▶ [Task details] Set the whole listing down again without deviation.

▶ [Source material]
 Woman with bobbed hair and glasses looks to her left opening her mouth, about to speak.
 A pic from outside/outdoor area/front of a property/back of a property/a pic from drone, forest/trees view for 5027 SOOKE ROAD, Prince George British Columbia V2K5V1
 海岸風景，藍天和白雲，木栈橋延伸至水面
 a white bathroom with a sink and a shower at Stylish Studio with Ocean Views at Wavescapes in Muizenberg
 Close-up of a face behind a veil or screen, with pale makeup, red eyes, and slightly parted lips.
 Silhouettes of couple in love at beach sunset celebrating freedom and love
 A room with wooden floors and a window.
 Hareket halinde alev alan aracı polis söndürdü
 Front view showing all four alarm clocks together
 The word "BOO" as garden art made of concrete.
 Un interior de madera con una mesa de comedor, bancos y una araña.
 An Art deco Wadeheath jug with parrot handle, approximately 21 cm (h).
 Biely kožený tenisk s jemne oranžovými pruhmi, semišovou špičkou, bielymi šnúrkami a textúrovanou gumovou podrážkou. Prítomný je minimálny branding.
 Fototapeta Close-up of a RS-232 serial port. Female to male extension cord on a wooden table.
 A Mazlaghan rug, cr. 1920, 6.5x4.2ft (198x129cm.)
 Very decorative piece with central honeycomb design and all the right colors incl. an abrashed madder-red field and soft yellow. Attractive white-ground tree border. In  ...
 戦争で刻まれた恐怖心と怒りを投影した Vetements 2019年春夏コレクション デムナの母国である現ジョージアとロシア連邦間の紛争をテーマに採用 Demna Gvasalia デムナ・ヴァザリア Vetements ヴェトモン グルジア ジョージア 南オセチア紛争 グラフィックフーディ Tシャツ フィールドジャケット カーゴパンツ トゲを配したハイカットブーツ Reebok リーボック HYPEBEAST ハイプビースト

▶ [Written response]
 Woman with bobbed hair and glasses looks to her left opening her mouth, about to speak.
 A pic from outside/outdoor area/front of a property/back of a property/a pic from drone, forest/trees view for 5027 SOOKE ROAD, Prince George British Columbia V2K5V1
 海岸風景，藍天和白雲，木栈橋延伸至水面
 a white bathroom with a sink and a shower at Stylish Studio with Ocean Views at Wavescapes in Muizenberg
 Close-up of a face behind a veil or screen, with pale makeup, red eyes, and slightly parted lips.
 Silhouettes of couple in love at beach sunset celebrating freedom and love
 A room with wooden floors and a window.
 Hareket halinde alev alan aracı polis söndürdü
 Front view showing all four alarm clocks together
 The word "BOO" as garden art made of concrete.
 Un interior de madera con una mesa de comedor, bancos y una araña.
 An Art deco Wadeheath jug with parrot handle, approximately 21 cm (h).
 Biely kožený tenisk s jemne oranžovými pruhmi, semišovou špičkou, bielymi šnúrkami a textúrovanou gumovou podrážkou. Prítomný je minimálny branding.
 Fototapeta Close-up of a RS-232 serial port. Female to male extension cord on a wooden table.
 A Mazlaghan rug, cr. 1920, 6.5x4.2ft (198x129cm.)
 Very decorative piece with central honeycomb design and all the right colors incl. an abrashed madder-red field and soft yellow. Attractive white-ground tree border. In  ...
 戦争で刻まれた恐怖心と怒りを投影した Vetements 2019年春夏コレクション デムナの母国である現ジョージアとロシア連邦間の紛争をテーマに採用 Demna Gvasalia デムナ・ヴァザリア Vetements ヴェトモン グルジア ジョージア 南オセチア紛争 グラフィックフーディ Tシャツ フィールドジャケット カーゴパンツ トゲを配したハイカットブーツ Reebok リーボック HYPEBEAST ハイプビースト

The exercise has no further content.